Needless to say she loves it and paid me for the parts after one day. I could see the ebike grin on her face from half a block away. Priceless
I think this may be the answer for some of us that would like to build and sell a few bikes. I've been asked about it in the past and always declined because of the liability and warranty issue of lithium batteries. The other plus is that if the buyer decides they need longer range all they have to do is order another battery from the orange building supply place.

If someone wants to work with one of my plastic mounts contact me via PM, I don't have the time right now to make the metal bits but could provide a limited number of the plastic parts.

The biggest risk here is the current is bypassing the BMS, as I understand it. The tool normally communications with the BMS while drawing on the battery, but we haven't figured out how to do that.

I bought the eBay 3d printed battery mount (link in an earlier post). I had to work with the seller, who is great btw, to adjust the length and height of the slots. I gutted an old Ego battery charger to get the metal tabs with the wiring. I put that into the 3d printed battery mount and installed it vertically so that when I ride over bumps the battery doesn't pop out. It's been working fine so far.

I just created an EGO battery mount on my 3D printer and installed it on my bike. It accepts the 56V (really 52V) EGO tool batteries. I have a couple of their 5Ah batteries for an underused EGO battery powered snowblower and a 2Ah battery for one of their leaf blower. These should be good for shorter rides or to carry along as a spare for longer rides. Sure was cheaper than buying a broken EGO tool for the socket... but a lot of work. Hope someone else here can make use of this.

https://www.thingiverse.com/thing:3415459

Refurbished ego batteries $34.95 https://www.amazon.com/EGO-Power-Lithium-ion-Equipment-Refurbished/dp/B07BL512Y2/ref=asc_df_B07BL512Y2/?tag=hyprod-20&linkCode=df0&hvadid=309821031964&hvpos=1o13&hvnetw=g&hvrand=81019171741343055&hvpone=&hvptwo=&hvqmt=&hvdev=m&hvdvcmdl=&hvlocint=&hvlocphy=9031538&hvtargid=pla-575511859375&psc=1#
Sounds scary to me.

[moderator edit: that's a charger, not a battery.]

It sounds like some builders are buying the smallest and cheapest chargers, and then gutting them to use the shell and contacts as the battery mount

I thought of using a battery charger to tap the battery power.
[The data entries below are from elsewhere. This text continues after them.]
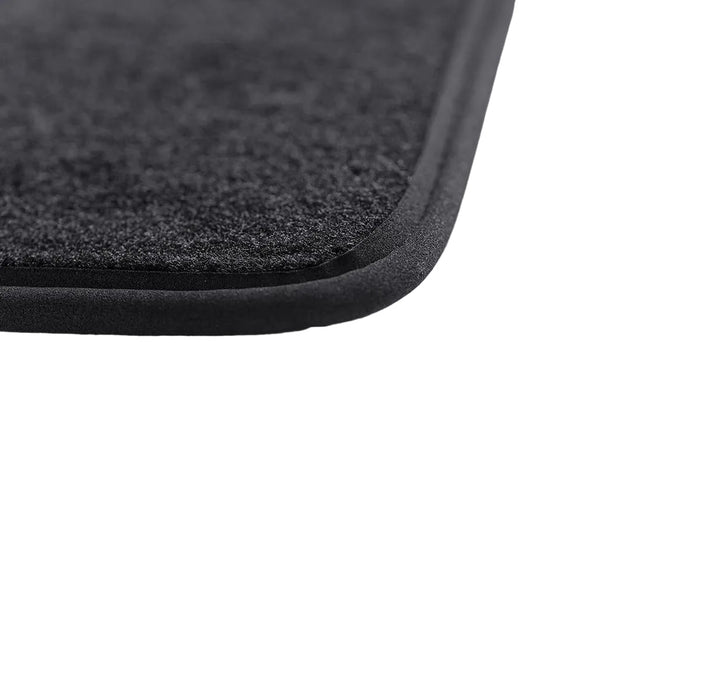 KombiLife Premium Carpet Floor Mats For ID. Buzz SWB (5 Seater) – Full Set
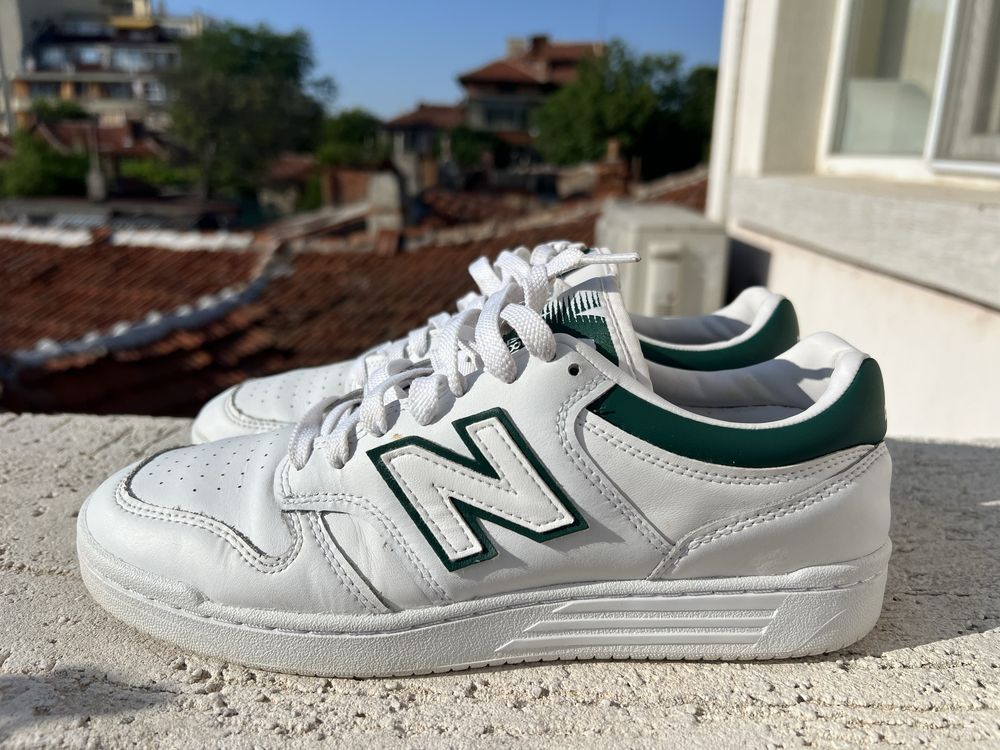 New Balance 480 Low 41.6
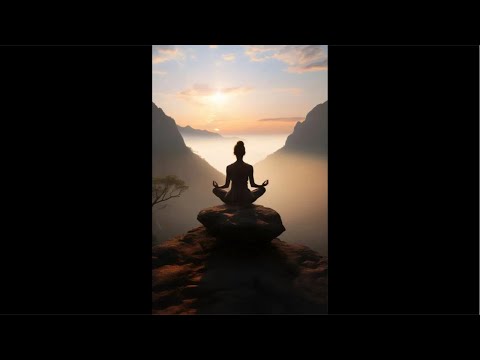 Видео: БлИннаЯ медИтация☯️🥞♥️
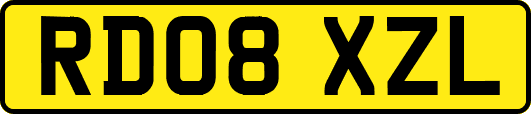 RD08XZL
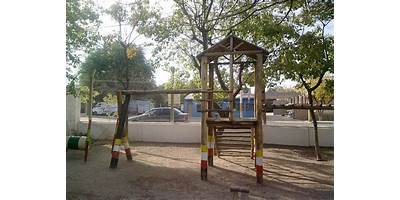 JARDIN DE INFANTES N°21 MYRIAM HAYQUELL DE ANDRES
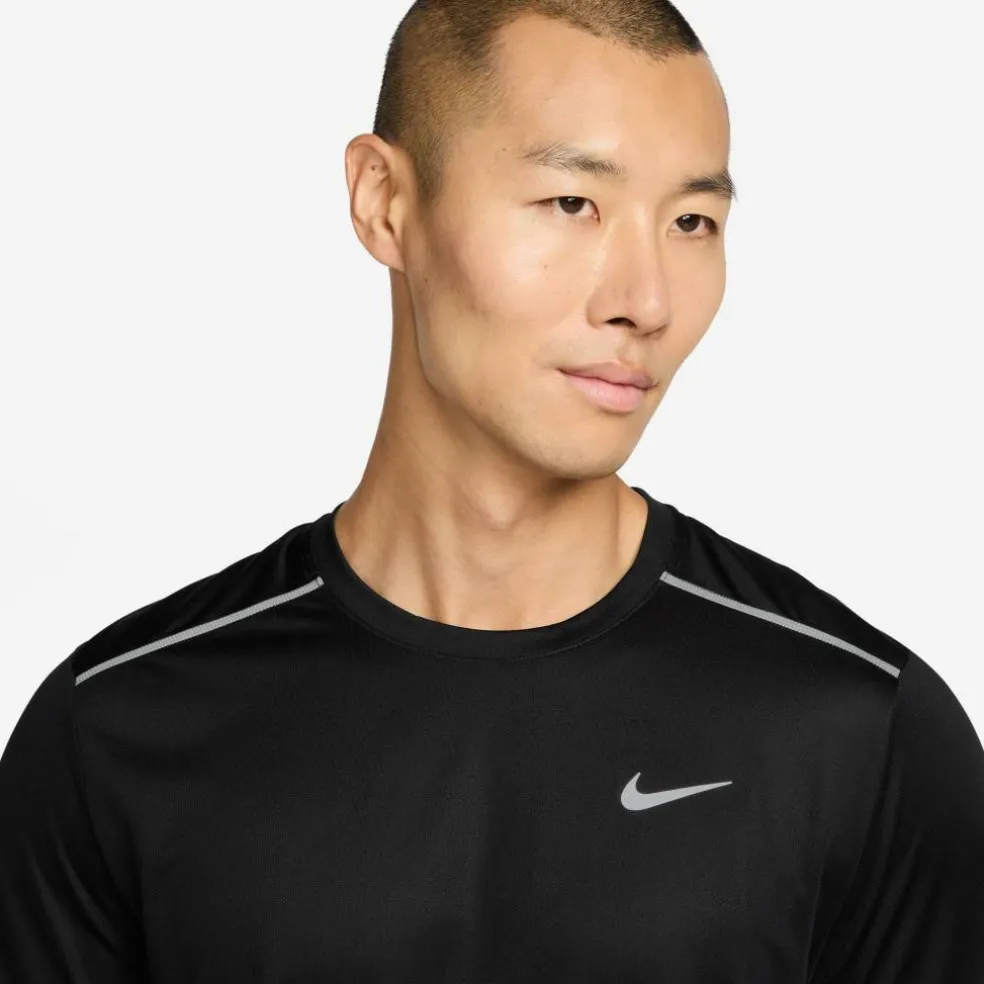 DriFit Miler Running Top Mens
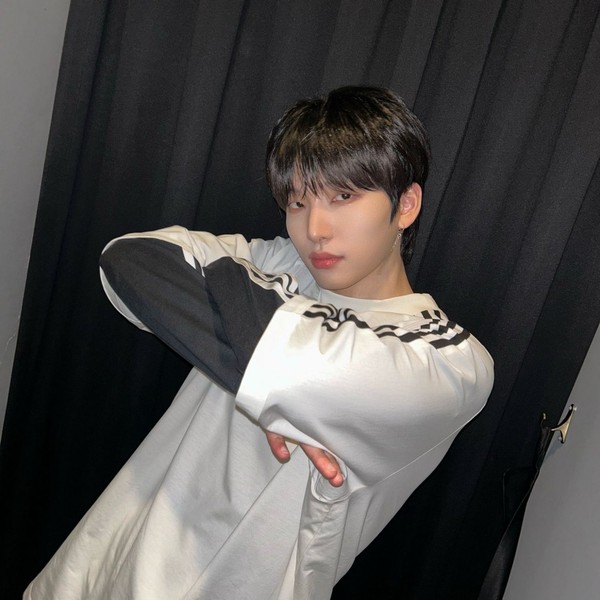 Best moment chosen by Seoho (ONEUS) fandom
I have an extra small one that came with my leaf blower that I could have sacrificed. And these can be had for about $20 new. But the cases are kind of bulky and they lack the locking tab that the tool battery sockets have. I guess one could add something to lock the battery down or just stuff it in a pack or whatever. I wanted a slide on/off solution with locking so I went the 3D print route, although it turned out to be a good bit of work and several iterations using the basic TinkerCAD program and my basic CAD skills.

Looking at this from the opposite direction, can the EGO charger be used to charge our 52V e-bike battery packs? These packs have only + and - connectors so I assume the BMS is fully self contained and doesn't require talking to the charger. So could one tap the + and - feeds from the charger to charge, say, a 52V Samsung Q cell pack? Or do the other terminals on the EGO charger what reports voltage back to determine charge termination in which case this wouldn't work without some other connections.

Has anyone figured out a good and reliable mount design? I'm wanting to use these batteries on my razor dirt bikes and go karts that I've already modified for more power.

If anyone makes them I'd love to buy a couple.